Hess’ first-quarter 2013 Bakken D&C cost per well averaged $8.6 million; in fourth-quarter 2014, $7.1 million. The company aims to preserve the operational gains. “Lean manufacturing depends on the supply chain cooperating with you. Let’s say people gut their unconventional business. The restart costs are going to be significant.” Re-enlisting talented personnel may be most difficult for the industry, he added. “There are a lot of new people in this business who have never been through these downturns. Attracting them back could be difficult. And it happened so fast: There are people who had jobs in this industry on Thanksgiving Day; by Christmas, they didn’t.”
To defer or not to defer?
North Dakota’s backlog of wells needing completion totaled 775 at the end of November, according to Helms’ mid-January report. Warren Russell and Michael Cohen, analysts for Barclays Capital Inc., noted at press time that only 39 wells were completed in November compared with 272 in August, 193 in September and 145 in October. The November completions were about as few as in January 2014, when temperatures and wind prevented work during 15 days, according to DMR reports.
Helms noted in January that there were 11 days in November of wind of greater than 35 mph, which is too strong for safe completions work, and seven days of temperatures below 10 degrees Fahrenheit, which is too cold to successfully move completion fluids.
The rig count had fallen by 25 since November, he added, to total 156, down from 191 in October.
“Oil price is by far the biggest driver behind the slowdown,” Helms reported. As for completions, “operators report postponing completion work to avoid high initial oil production at very low prices” and while working to place gas-capture infrastructure to meet North Dakota’s flaring-reduction rule.
Hess’ Hill said that deferring completions—in the Bakken or elsewhere—makes no sense. “I’ve heard people talk about that. That’s purely a cash-flow management kind of strategy. But you’ve already got half of the well’s cost sunk. For it to sit there idle with no revenue doesn’t make any sense from a return standpoint. You’re much better off just completing it and getting it onto production.”
While Hess won’t defer completions, paring back drilling does add up. “[On] an unconventional well like in the Bakken, 70% of the NPV is generated in the first three years. Outside the core of the core, it just makes sense to defer until the price comes back up—and we believe it will come back up.”
As for operators who are canceling rig contracts, Tudor, Pickering, Holt & Co. (TPH) analysts reported in late January that they were “still floored that [Helmerich & Payne Inc.]—the largest U.S. land driller and the land-drilling industry ‘gold standard’—is guiding its first-quarter, U.S., land-revenue days down 25% quarter-over-quarter.”
The analysts said they were revisiting their own “overall U.S.-land-rig-count decline—i.e., trajectory and magnitude—assumptions as well.”

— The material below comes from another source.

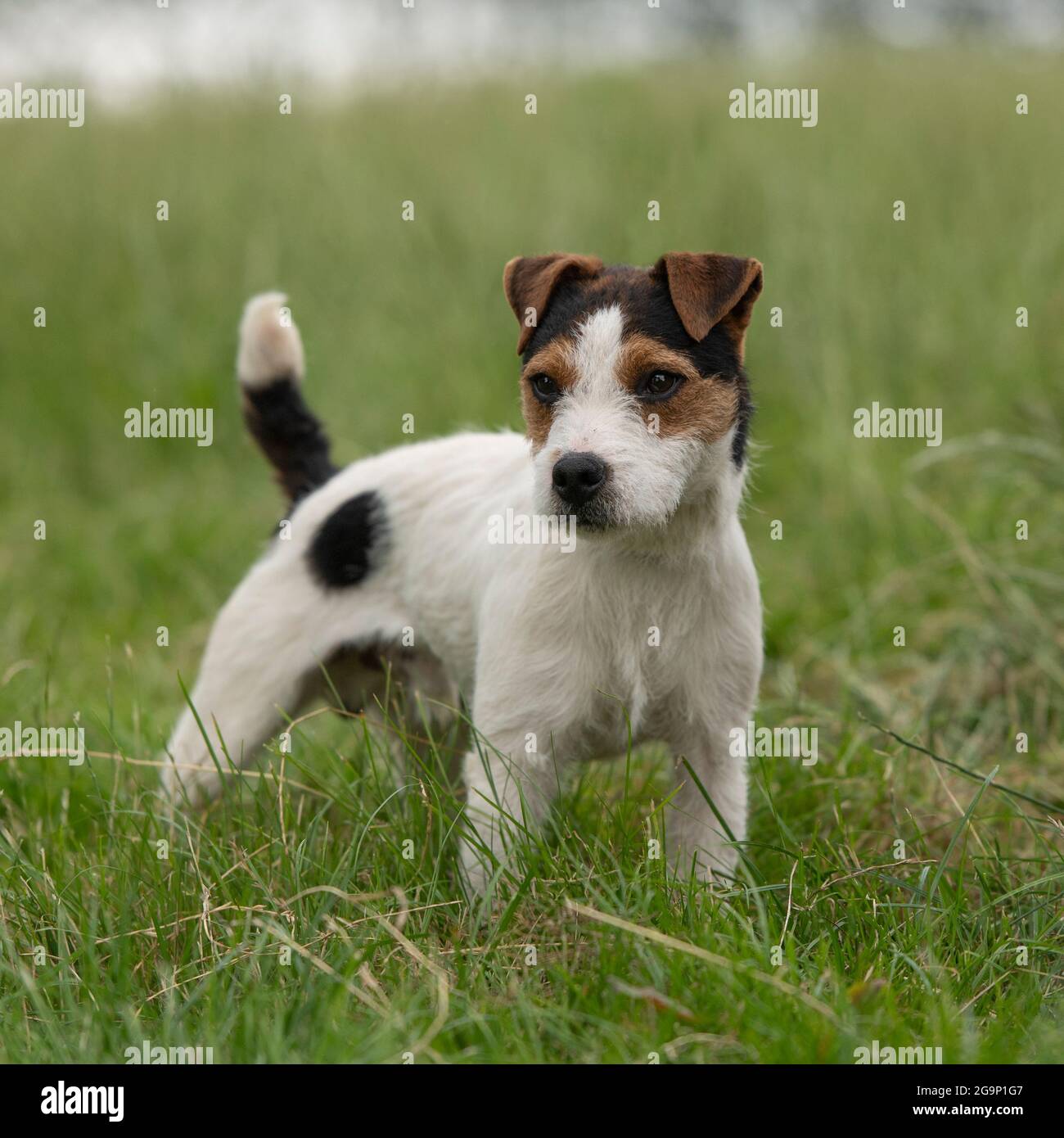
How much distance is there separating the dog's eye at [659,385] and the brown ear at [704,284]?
119 millimetres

But the cost of canceling rig contracts may pay off in a $45 WTI environment, they added. The fee for terminating the contracts is a small part of the well’s total cost. “For example, on a Bakken well costing some $10 million, even a rig with a high $20,000 dayrate only represents a little over 5% of the well cost,” they reported. “With low oil prices, why would an E&P obligate itself to spend the other [roughly] 90% of the well cost just because a rig is contracted? The … buyout is typically the remaining cash margin on a contract, so early terminations cost some $5 million per year of contract remaining for many rigs. [It’s] not too onerous.”